QUOTED PASSAGE ->
·····

MERITAGE, 5454 Post Road, Warwick (884-1255). A non-descript facade gives the impression of a banquet hall, but inside Meritage is decorated in warm tones with art-deco accents, offering a cozy atmosphere in the main dining rooms. The lighting is dim and intimate, perfect for a romantic dinner for two. Appetizers include expertly prepared shrimp ($8), seasoned with teriyaki sauce and Cajun spices and accompanied by a delicious spinach garnish. For main courses, the Yucatan scrod ($11), topped with a mixture of cilantro and cornbread, and the 10-ounce sirloin steak ($13) both come highly recommended, and both are accompanied by smashed potatoes and butternut squash. For desserts, the pizza melba ($6) is the bargain of the night. Topped with a sweet blend of mascarpone and cream cheese, banana slices, blueberries and drizzled with a fruity melba sauce, the pizza is a taste sensation that could serve two couples. The tiramisu ($5) is no less pleasing. Meritage is truly enticing. (10/99)

·····

GIVEN DATA ->
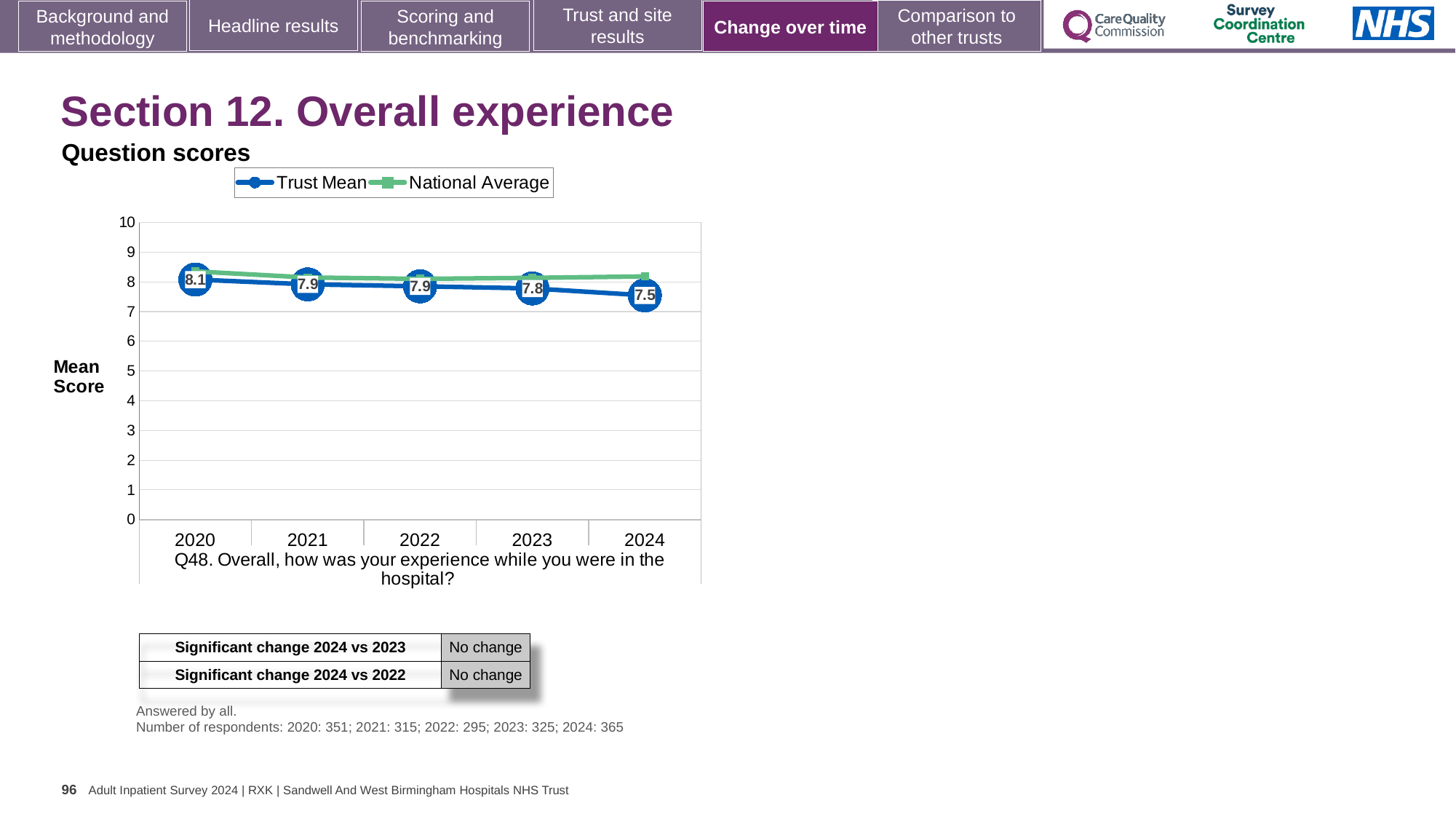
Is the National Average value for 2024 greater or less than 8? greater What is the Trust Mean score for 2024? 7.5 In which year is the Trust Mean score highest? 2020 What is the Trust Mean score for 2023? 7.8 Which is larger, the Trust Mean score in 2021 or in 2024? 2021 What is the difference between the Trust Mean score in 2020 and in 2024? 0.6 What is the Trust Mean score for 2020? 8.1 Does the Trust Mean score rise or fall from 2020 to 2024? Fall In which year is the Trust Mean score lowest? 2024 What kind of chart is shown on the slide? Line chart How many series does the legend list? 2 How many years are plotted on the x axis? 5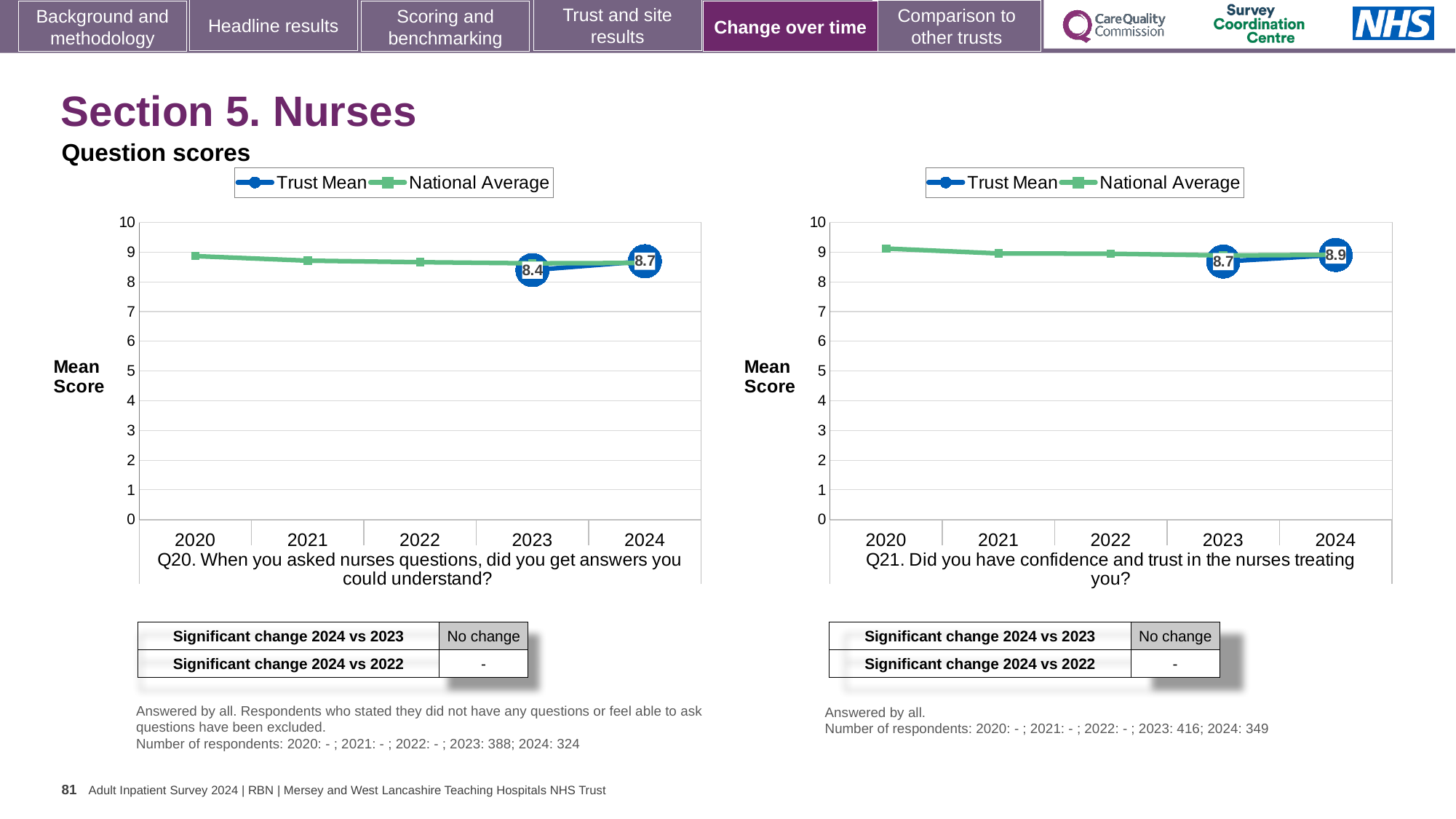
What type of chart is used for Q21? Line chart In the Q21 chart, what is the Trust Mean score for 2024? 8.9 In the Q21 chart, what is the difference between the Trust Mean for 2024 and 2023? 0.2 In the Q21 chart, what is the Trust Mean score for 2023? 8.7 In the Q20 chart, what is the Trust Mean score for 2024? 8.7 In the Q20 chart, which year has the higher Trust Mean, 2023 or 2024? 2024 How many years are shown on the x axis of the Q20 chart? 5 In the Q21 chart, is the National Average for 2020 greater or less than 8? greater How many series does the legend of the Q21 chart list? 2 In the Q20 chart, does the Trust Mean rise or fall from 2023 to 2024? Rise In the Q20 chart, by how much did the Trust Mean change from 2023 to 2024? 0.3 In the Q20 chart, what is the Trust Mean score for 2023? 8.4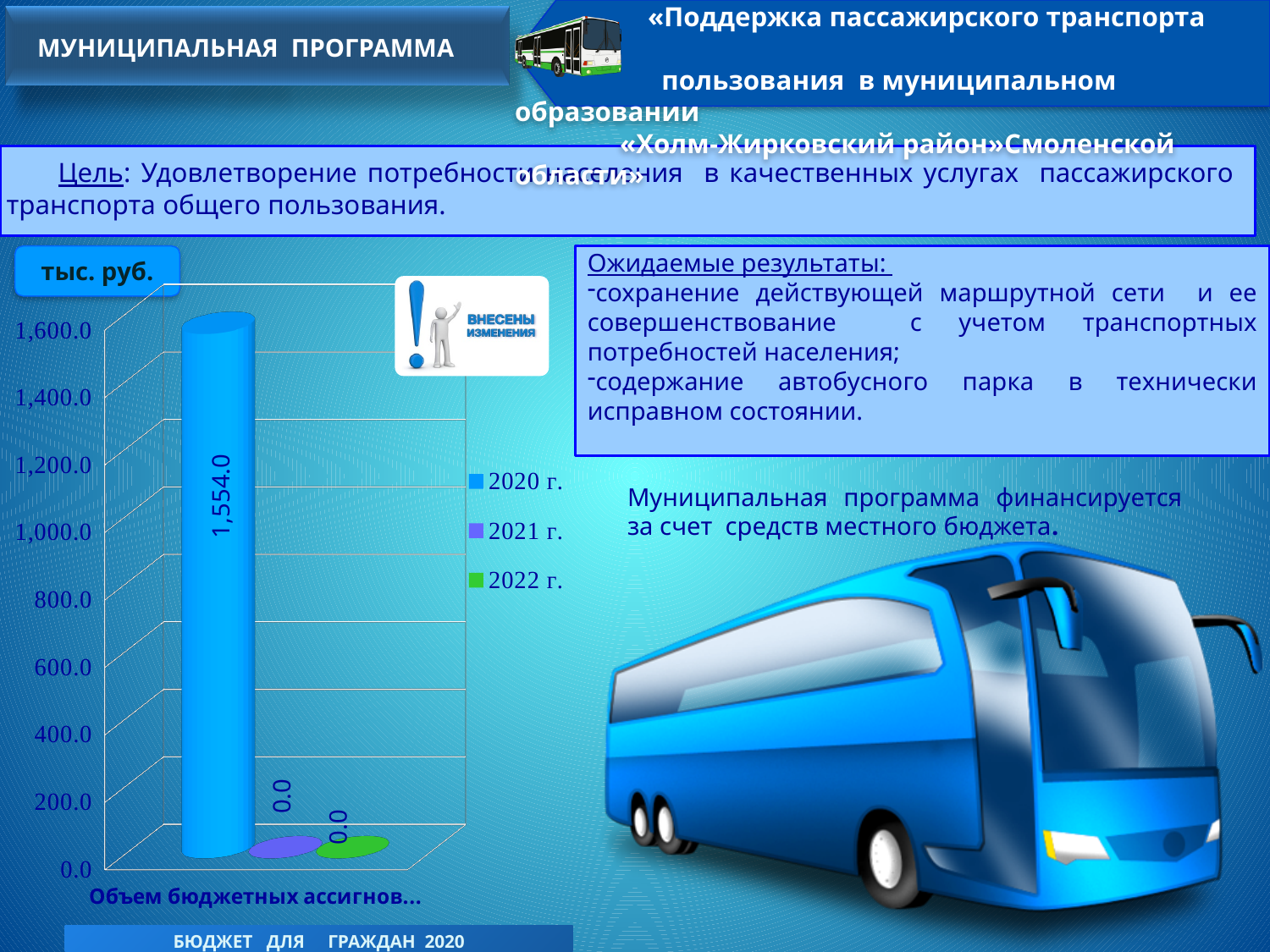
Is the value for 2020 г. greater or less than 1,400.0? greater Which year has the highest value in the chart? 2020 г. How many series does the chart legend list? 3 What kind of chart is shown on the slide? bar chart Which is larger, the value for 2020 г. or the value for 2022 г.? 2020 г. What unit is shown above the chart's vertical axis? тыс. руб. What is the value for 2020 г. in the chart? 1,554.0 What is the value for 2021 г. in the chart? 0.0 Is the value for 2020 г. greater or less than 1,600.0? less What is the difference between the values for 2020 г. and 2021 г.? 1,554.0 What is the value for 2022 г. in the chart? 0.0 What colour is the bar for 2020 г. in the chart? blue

·····

According to the restaurant review, what two side dishes come with the Yucatan scrod and the sirloin steak?

OUTPUT OF THE TASK ->
Smashed potatoes and butternut squash.